Quantification of NHEJ at TALEN and CRISPR/Cas9 On- and Off-Target Sites, Analyzed by Deep Sequencing and the CRISPResso Tool Percentage of sequences showing indels (combined insertions and deletions) at each position of the respective on- and off-target site amplicon in αT4_m- and βT4_m-treated primary T cells and βC1-treated K562 cells. Only indels overlapping the specified window of 20 bp that is centered on the respective predicted cleavage site are included in the quantification indicated in each graph. MM, number of mismatches to the respective target site; NC, non-coding.

Figure 5

TALEN-Induced, HDR-Mediated, GFP Integration into the TRAC Locus in K562 Cells and Primary T Cells (A) Percentage of GFP-expressing K562 cells 14 days after nucleofection with GFP-encoding donor plasmid TA200G or TA800G without (upper panel) or together with TALEN αT4_P or βT4_P (lower panel).

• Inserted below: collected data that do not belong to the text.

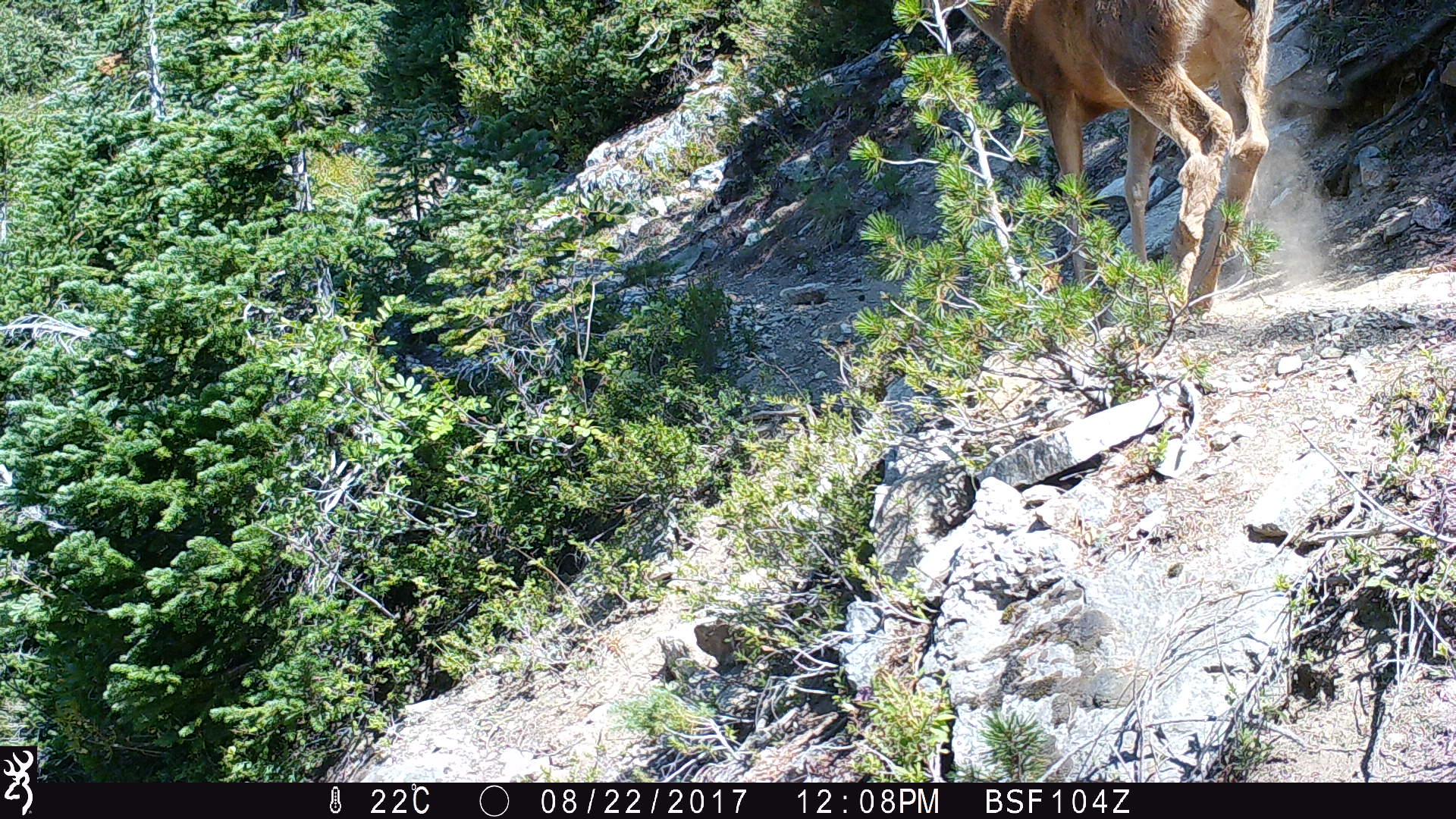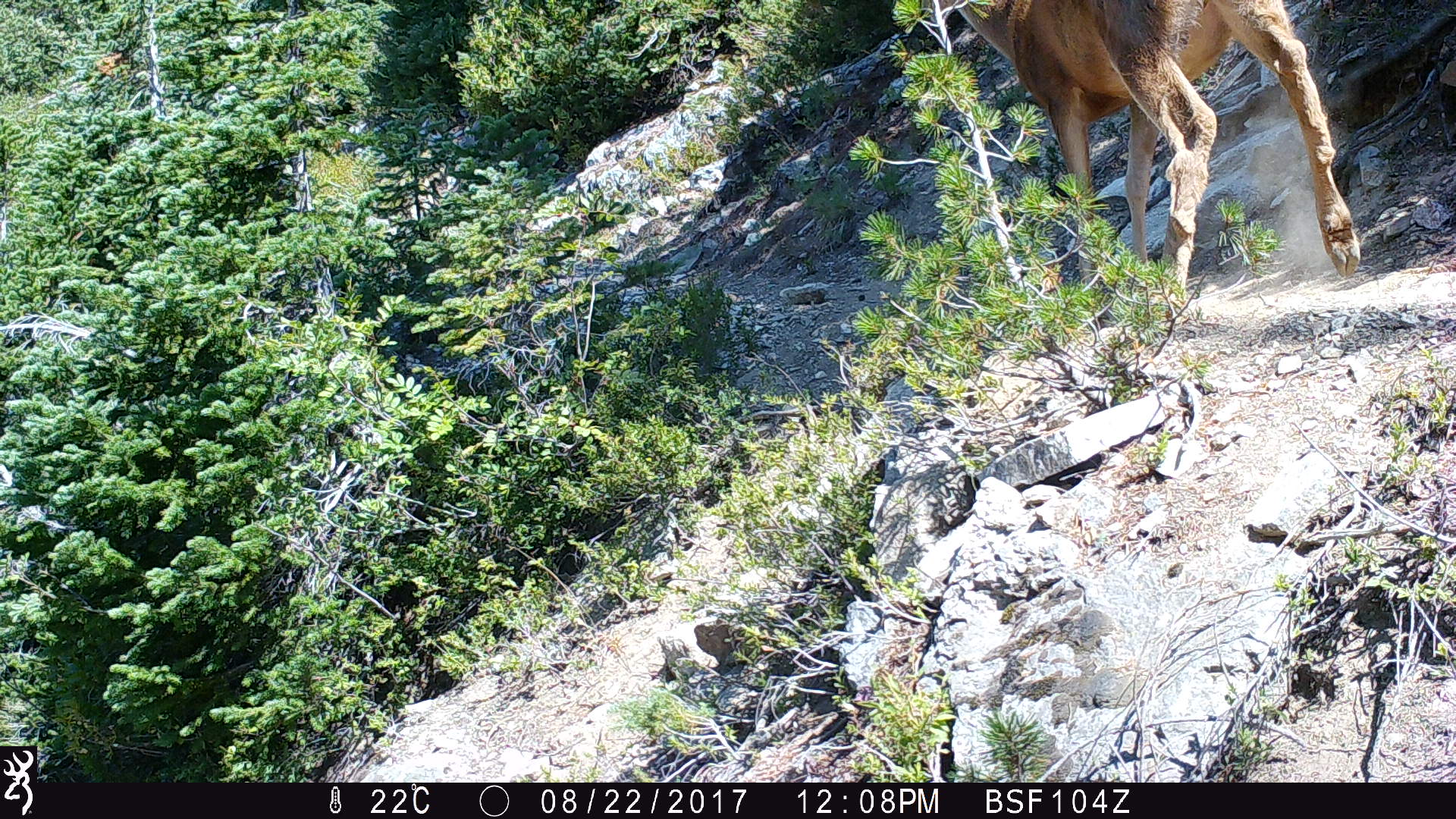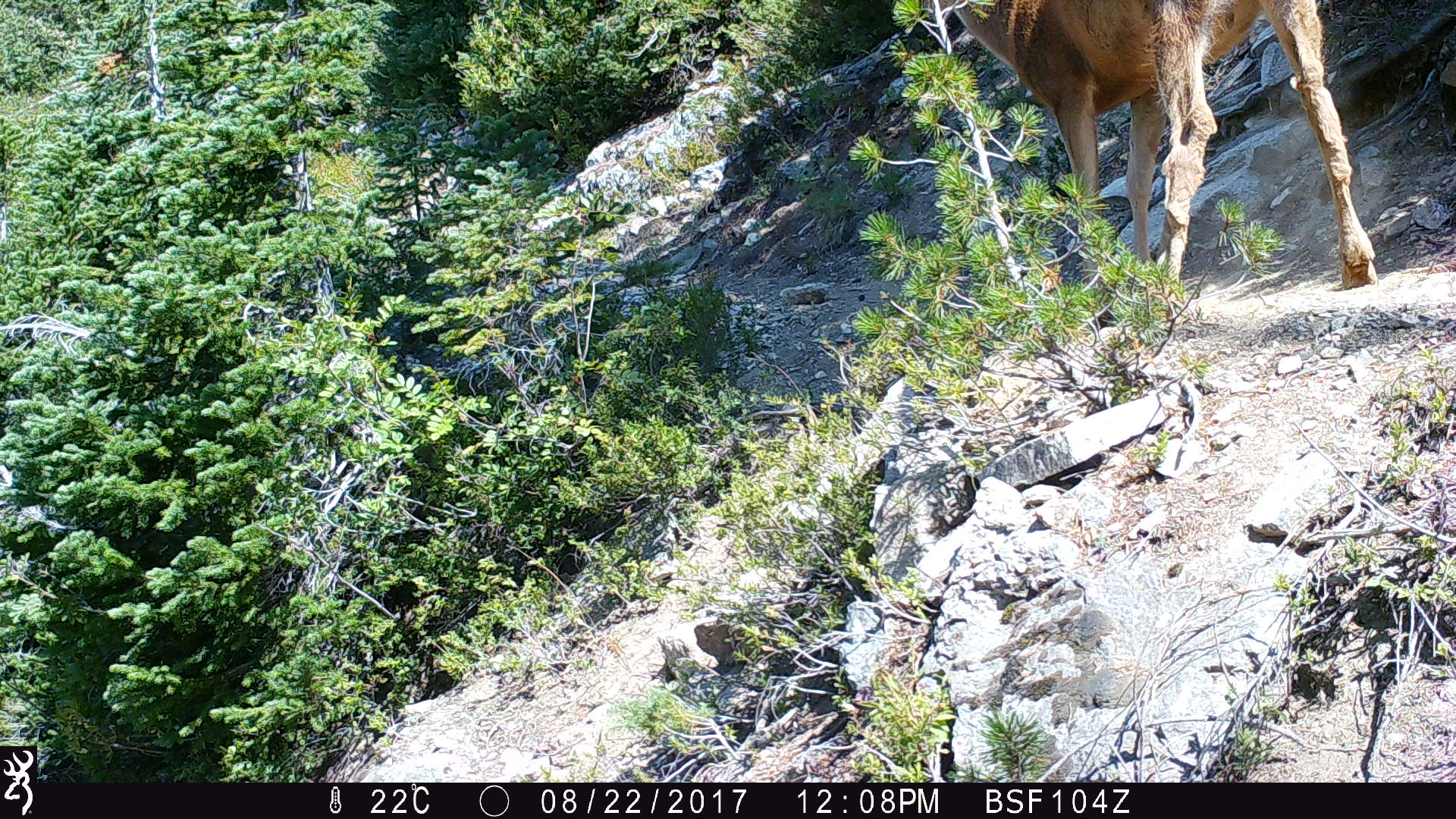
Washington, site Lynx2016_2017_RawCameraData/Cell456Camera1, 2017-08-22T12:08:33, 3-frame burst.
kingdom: Animalia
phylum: Chordata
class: Mammalia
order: Artiodactyla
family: Cervidae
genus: Odocoileus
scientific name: Odocoileus hemionus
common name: mule deer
Odocoileus hemionus (mule deer). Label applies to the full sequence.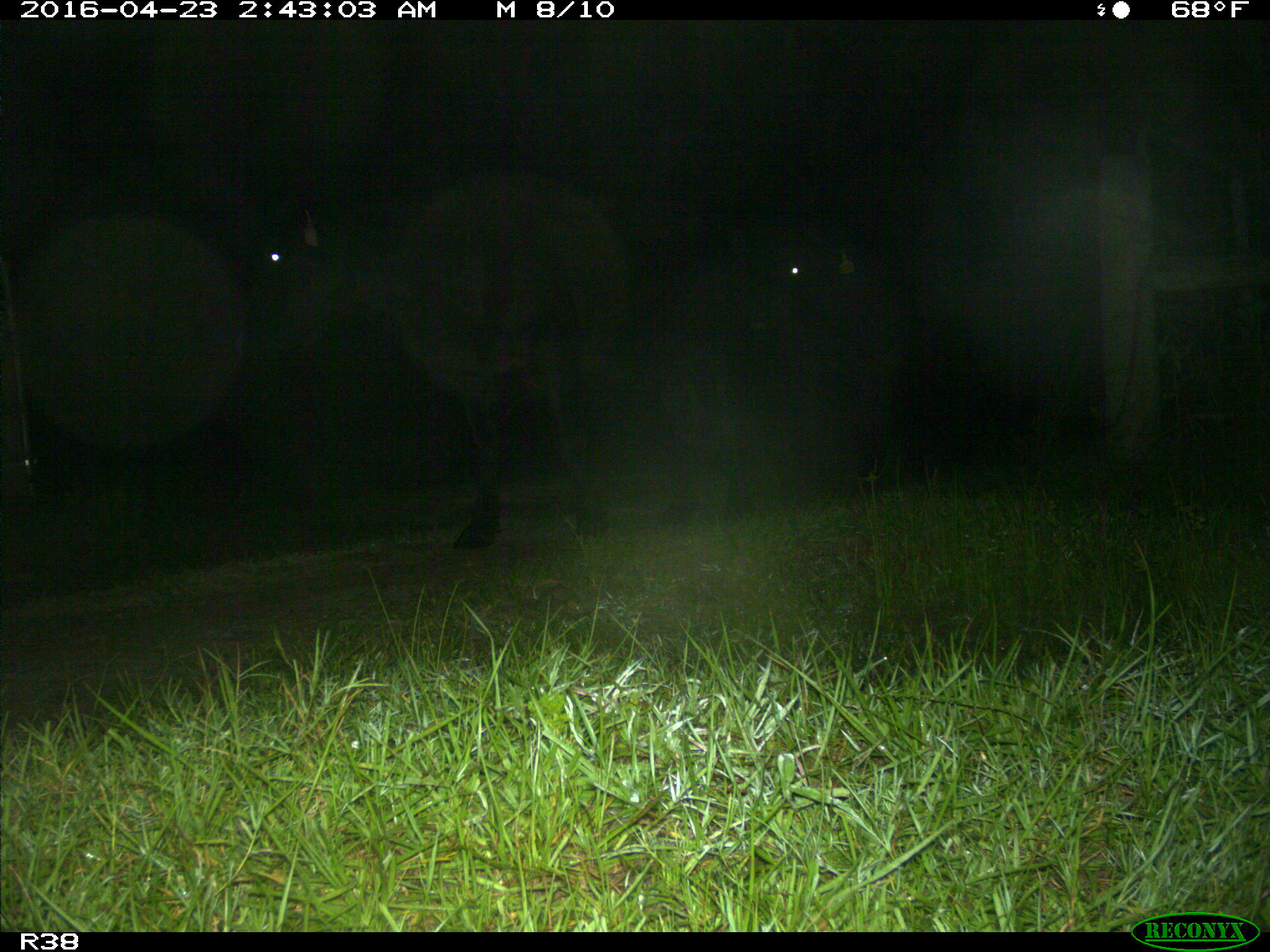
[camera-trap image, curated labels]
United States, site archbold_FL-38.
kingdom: Animalia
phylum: Chordata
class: Mammalia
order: Artiodactyla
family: Bovidae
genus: Bos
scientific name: Bos taurus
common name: domestic cow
Bos taurus (domestic cow).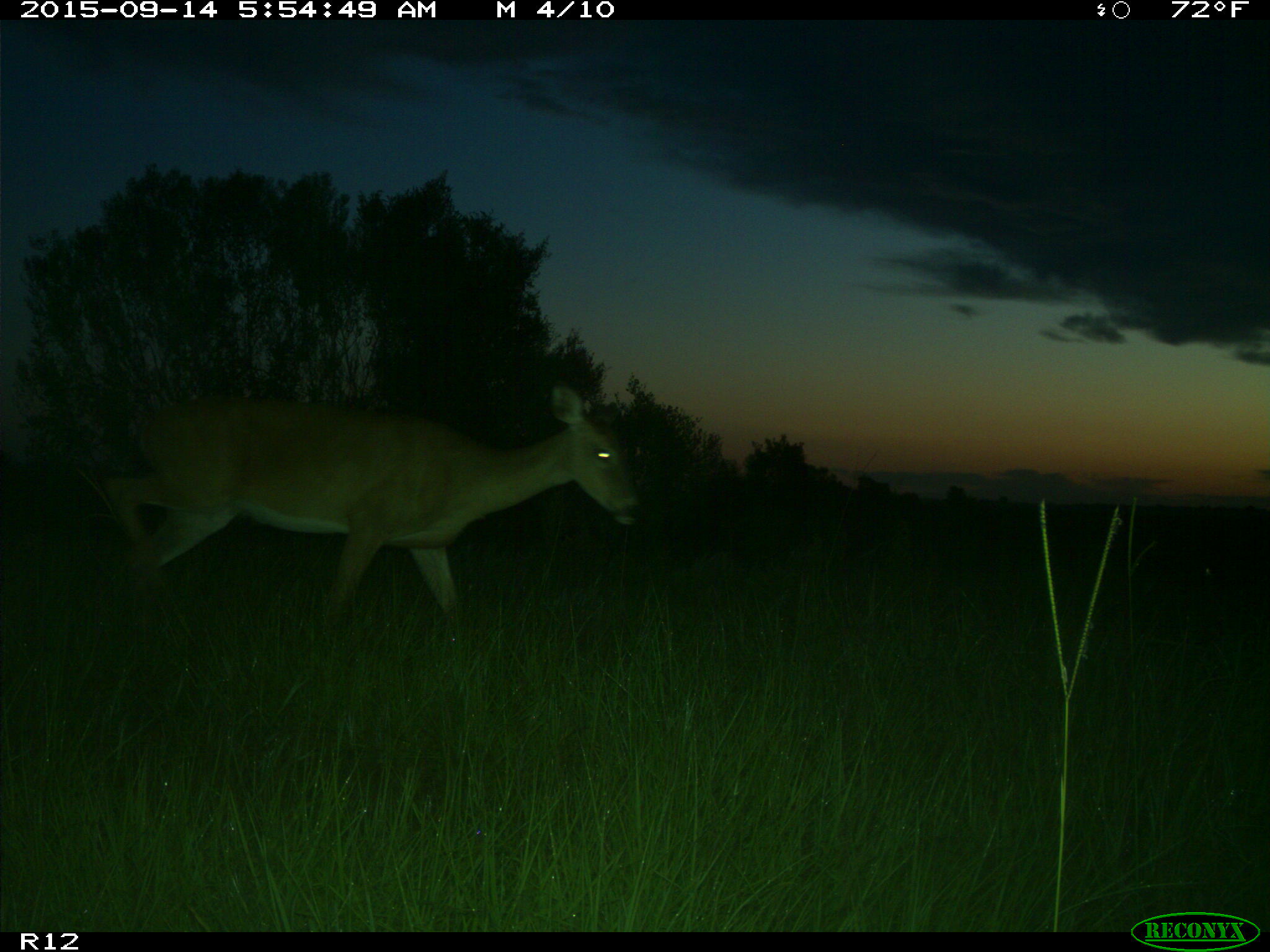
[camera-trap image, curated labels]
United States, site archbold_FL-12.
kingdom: Animalia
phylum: Chordata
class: Mammalia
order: Artiodactyla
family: Cervidae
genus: Odocoileus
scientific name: Odocoileus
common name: deer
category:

Representative FACS analyses of two independent experiments are shown. (B) Validation of targeted integration into the TRAC locus by bidirectional PCR with primers binding in the GFP expression cassette or outside of the 5′ or 3′ homology arms, respectively. (C) Flow cytometric analysis of TCR knockout, determined by CD3 surface expression, and GFP expression of primary T cells 7, 15, and 21 days after transduction with TA800G-IDLV only (right panels) or additional electroporation with αT4_m on day 1 (left panels). Shown are representative FACS analyses of three independent experiments in T cells from separate donors. (D) Validation of targeted integration into the TRAC locus by bidirectional PCR with primers binding in the GFP expression cassette or outside of the 5′ or 3′ homology arm, respectively (see scheme in B). PCR products are marked by arrowheads. Hom., homology region.